Leading heart experts released cholesterol management guidelines Saturday that call on doctors to tailor treatment to more personalized risk assessments of each patient and recommend the use of two new kinds of drugs for those at the greatest danger of disease.
The latest guidelines give clinicians a better idea of how to do that via treatment categories that vary depending on cholesterol scores and, if necessary, other tests. The 121-page document was unveiled Saturday at the American Heart Association’s 2018 Scientific Sessions in Chicago and published in the Journal of the American College of Cardiology and the heart association’s journal, Circulation.
“We essentially are endorsing and expanding the scope of the risk discussion,” said Neil J. Stone, vice chairman of the committee that wrote the guidelines and a cardiology professor at Northwestern University’s Feinberg School of Medicine.
For example, the guidelines recommend “high-intensity” statin therapy for people under the age of 75 who are determined to have atherosclerotic cardiovascular disease, with the goal of reducing their low-density lipoproteins (LDL), or “bad,” cholesterol by 50 percent. In people aged 40 to 75 with diabetes, “moderate-intensity” statin therapy is indicated regardless of the patient’s 10-year risk of disease, according to another recommendation.
Heart disease is the leading killer of Americans. Nearly a third of all U.S. adults have high LDL levels, a major cause of fatty deposits in arteries that lead to heart attacks, strokes and other cardiovascular problems.
The recommendations reaffirm the guiding principles of heart health that “lower is better” when it comes to LDLs, and that people should try to achieve that first by living a healthy lifestyle, starting in childhood. That includes diet and exercise, controlling blood pressure and avoiding smoking, among other measures.
When those steps aren’t sufficient, the guidelines again endorse statins as the cornerstone of preventive treatment for people at risk of disease. About 43 million people in the United States take statins to lower their LDL levels. The drugs are credited with reducing the risk of heart attacks and strokes.

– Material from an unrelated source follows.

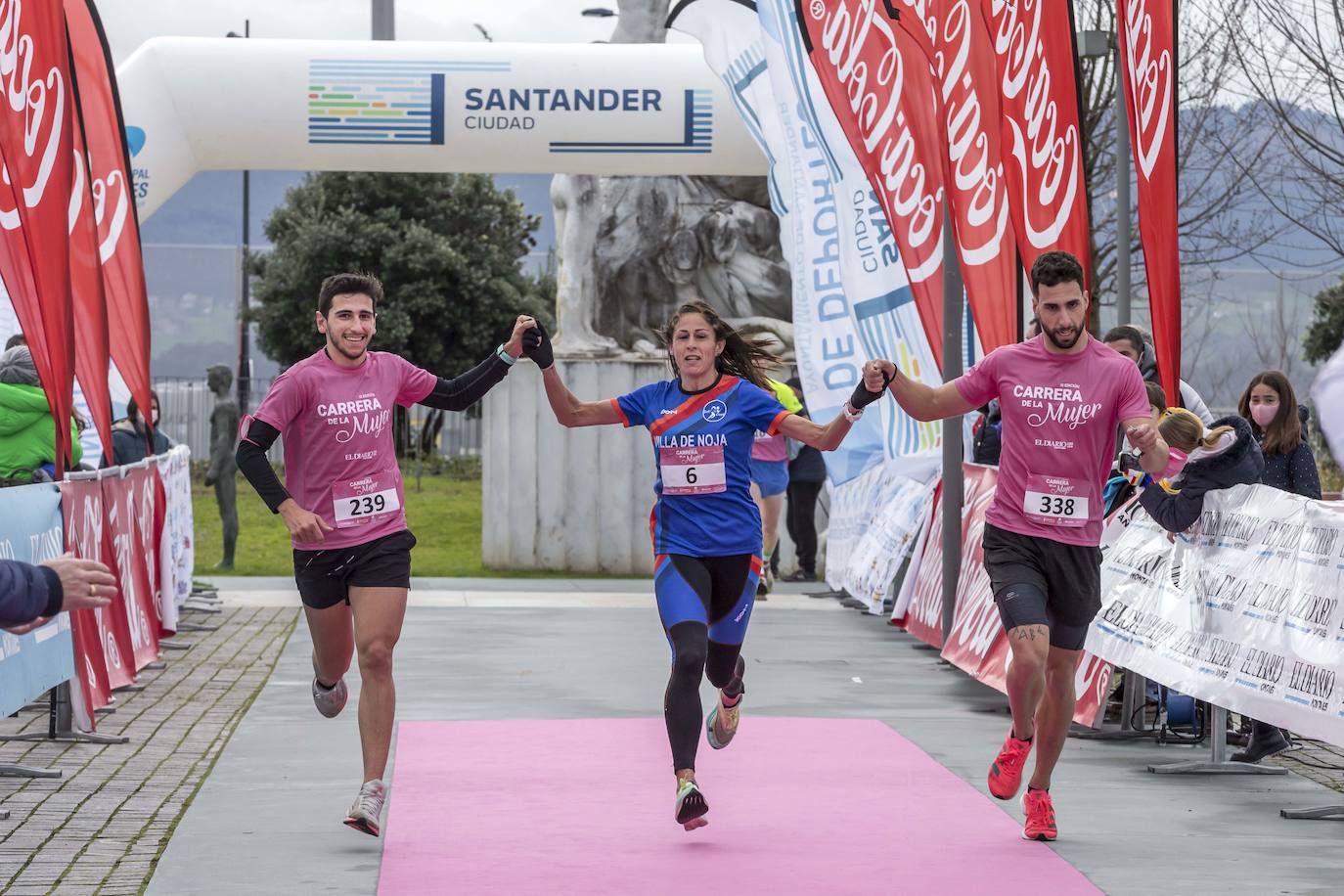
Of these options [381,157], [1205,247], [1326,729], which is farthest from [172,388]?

Parag Joshi, an assistant professor of medicine at the University of Texas Southwestern Medical Center in Dallas, who conducts research in preventive cardiology, said the guidelines combine the old emphasis on LDL scores with the approach outlined in 2013. The move away from LDL scores was loudly criticized by some clinicians when the 2013 recommendations were issued.
Joshi said that in the intervening five years research has shown “really high quality evidence that we can go for [LDL scores of] lower than 70 and do it with these [newer] medicines.”
Two drugs have been developed since the last guidelines were issued in 2013, and the panel endorsed their use in cases when statins are not sufficient. For people who have suffered a heart attack or have numerous high-risk conditions, experts suggest adding ezetemibe. The drug, which is marketed as Zetia but is also available in generic form, decreases the amount of cholesterol absorbed in the small intestine.
In some cases, experts also recommend the use of PCSK9 inhibitors, powerful drugs approved by the Food and Drug Administration in 2015 that block a substance that hinders the liver’s ability to remove LDLs from the blood. The drugs, used mainly to treat an inherited disorder that causes very early heart attacks, are enormously expensive, and the panel offered physicians a way to assess their value.
The committee estimated PCSK9 inhibitors cost more than $150,000 for every good year of life added. Amgen, the drug company that makes the PCSK9 inhibitor Repatha, cut its list price in October to $5,850 per year to make it more affordable, a spokeswoman said.
When doctors have a difficult time deciding how to treat patients, the committee suggests coronary artery calcium tests can be helpful in determining how much plaque has built up on the walls of certain blood vessels. They raised the prospect of beginning cholesterol testing much earlier in life, to identify children at risk of developing heart disease.